- _Document section_
########
- Other name: Saga Women Murders

Details
- Victims: 7
- Span of crimes: 1975–1989
- Country: Japan
- State: Saga
- Date apprehended: Suspect arrested 2002, but acquitted 2005

= Wednesday Strangler =

Unidentified Japanese serial killer

The Wednesday Strangler is an unidentified Japanese serial killer, responsible for the murders of seven women in Saga Prefecture between 1975 and 1989. The nickname comes from the fact that six of the victims disappeared on a Wednesday. The killings are also referred to as the Saga Women Murders.

Three of the murder cases (of the fifth through seventh victims, in 1989) were prosecuted under the "Kitagata Affair". However, the man was found to be innocent and promptly acquitted, leaving the cases unsolved.

== Overview ==
Between 1975 and 1989, seven murders occurred in a 20-kilometer radius of the Saga Prefecture, in the towns of Kitagata, Shiroishi, Kitashigeyasu and Takeo. All of them had the following characteristics.
########
- _Goal a_
Answer these questions about the Wednesday Strangler article:
(i) How many women were murdered?
(ii) What fact gave the killer the nickname?
(iii) In which towns did the murders take place?

[Spatial question entries]
########
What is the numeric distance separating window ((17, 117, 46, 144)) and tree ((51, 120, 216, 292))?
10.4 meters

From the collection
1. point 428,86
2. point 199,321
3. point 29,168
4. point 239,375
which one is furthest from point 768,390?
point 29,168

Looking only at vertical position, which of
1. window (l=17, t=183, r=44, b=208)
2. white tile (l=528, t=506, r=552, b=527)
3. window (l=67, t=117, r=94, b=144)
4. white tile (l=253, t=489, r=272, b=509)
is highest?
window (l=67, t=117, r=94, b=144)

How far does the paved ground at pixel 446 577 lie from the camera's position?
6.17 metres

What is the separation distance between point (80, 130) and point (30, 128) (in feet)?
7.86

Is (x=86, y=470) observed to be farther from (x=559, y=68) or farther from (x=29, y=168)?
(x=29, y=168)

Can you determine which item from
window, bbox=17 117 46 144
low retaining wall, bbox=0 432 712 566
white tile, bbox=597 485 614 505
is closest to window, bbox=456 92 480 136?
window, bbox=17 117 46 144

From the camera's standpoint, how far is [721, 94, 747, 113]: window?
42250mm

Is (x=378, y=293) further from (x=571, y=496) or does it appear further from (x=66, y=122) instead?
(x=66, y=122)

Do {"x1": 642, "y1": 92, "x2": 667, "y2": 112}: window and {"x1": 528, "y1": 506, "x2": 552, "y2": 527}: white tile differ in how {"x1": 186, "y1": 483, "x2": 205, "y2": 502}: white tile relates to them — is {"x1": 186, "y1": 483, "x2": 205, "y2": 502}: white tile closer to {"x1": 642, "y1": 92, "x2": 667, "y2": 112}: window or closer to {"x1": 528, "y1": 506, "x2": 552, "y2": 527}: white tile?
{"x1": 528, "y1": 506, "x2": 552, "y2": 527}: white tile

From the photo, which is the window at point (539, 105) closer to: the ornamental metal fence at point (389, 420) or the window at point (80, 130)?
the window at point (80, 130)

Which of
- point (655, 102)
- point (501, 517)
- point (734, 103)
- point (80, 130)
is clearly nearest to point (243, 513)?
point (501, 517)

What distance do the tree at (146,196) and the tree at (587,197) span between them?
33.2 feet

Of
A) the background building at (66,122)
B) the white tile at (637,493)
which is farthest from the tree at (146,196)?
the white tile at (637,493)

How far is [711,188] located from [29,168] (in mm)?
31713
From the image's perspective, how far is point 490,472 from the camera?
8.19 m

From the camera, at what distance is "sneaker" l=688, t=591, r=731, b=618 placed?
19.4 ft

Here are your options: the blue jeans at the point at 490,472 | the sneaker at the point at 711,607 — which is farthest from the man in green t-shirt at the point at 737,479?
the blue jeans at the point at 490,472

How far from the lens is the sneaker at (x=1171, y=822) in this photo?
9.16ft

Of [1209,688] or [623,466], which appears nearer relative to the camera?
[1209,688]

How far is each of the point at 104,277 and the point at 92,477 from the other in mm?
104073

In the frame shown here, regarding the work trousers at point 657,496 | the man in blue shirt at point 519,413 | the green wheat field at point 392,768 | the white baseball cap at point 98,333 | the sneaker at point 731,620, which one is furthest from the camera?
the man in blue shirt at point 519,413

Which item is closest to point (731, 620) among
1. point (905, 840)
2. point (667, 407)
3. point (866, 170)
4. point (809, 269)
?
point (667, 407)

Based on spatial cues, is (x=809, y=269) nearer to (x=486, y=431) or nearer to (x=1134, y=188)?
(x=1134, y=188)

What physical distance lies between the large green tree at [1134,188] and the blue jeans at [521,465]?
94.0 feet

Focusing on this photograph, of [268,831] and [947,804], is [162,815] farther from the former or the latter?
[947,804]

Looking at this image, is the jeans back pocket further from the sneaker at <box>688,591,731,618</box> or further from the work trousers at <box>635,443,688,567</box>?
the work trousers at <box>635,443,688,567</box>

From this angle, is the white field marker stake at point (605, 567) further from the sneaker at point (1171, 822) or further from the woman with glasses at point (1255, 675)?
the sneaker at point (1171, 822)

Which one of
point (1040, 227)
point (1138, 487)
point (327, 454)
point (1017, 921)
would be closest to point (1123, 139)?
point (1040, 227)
########
- _Goal b_
Find each line in the records that contains the word "sneaker" and copy it out.

- _Response a_
(i) Seven.
(ii) Six of the victims disappeared on a Wednesday.
(iii) Kitagata, Shiroishi, Kitashigeyasu and Takeo.

- _Response b_
From the camera, at what distance is "sneaker" l=688, t=591, r=731, b=618 placed?
Here are your options: the blue jeans at the point at 490,472 | the sneaker at the point at 711,607 — which is farthest from the man in green t-shirt at the point at 737,479?
How far from the lens is the sneaker at (x=1171, y=822) in this photo?
In the frame shown here, regarding the work trousers at point 657,496 | the man in blue shirt at point 519,413 | the green wheat field at point 392,768 | the white baseball cap at point 98,333 | the sneaker at point 731,620, which one is furthest from the camera?
Looking at this image, is the jeans back pocket further from the sneaker at <box>688,591,731,618</box> or further from the work trousers at <box>635,443,688,567</box>?
From this angle, is the white field marker stake at point (605, 567) further from the sneaker at point (1171, 822) or further from the woman with glasses at point (1255, 675)?
the sneaker at point (1171, 822)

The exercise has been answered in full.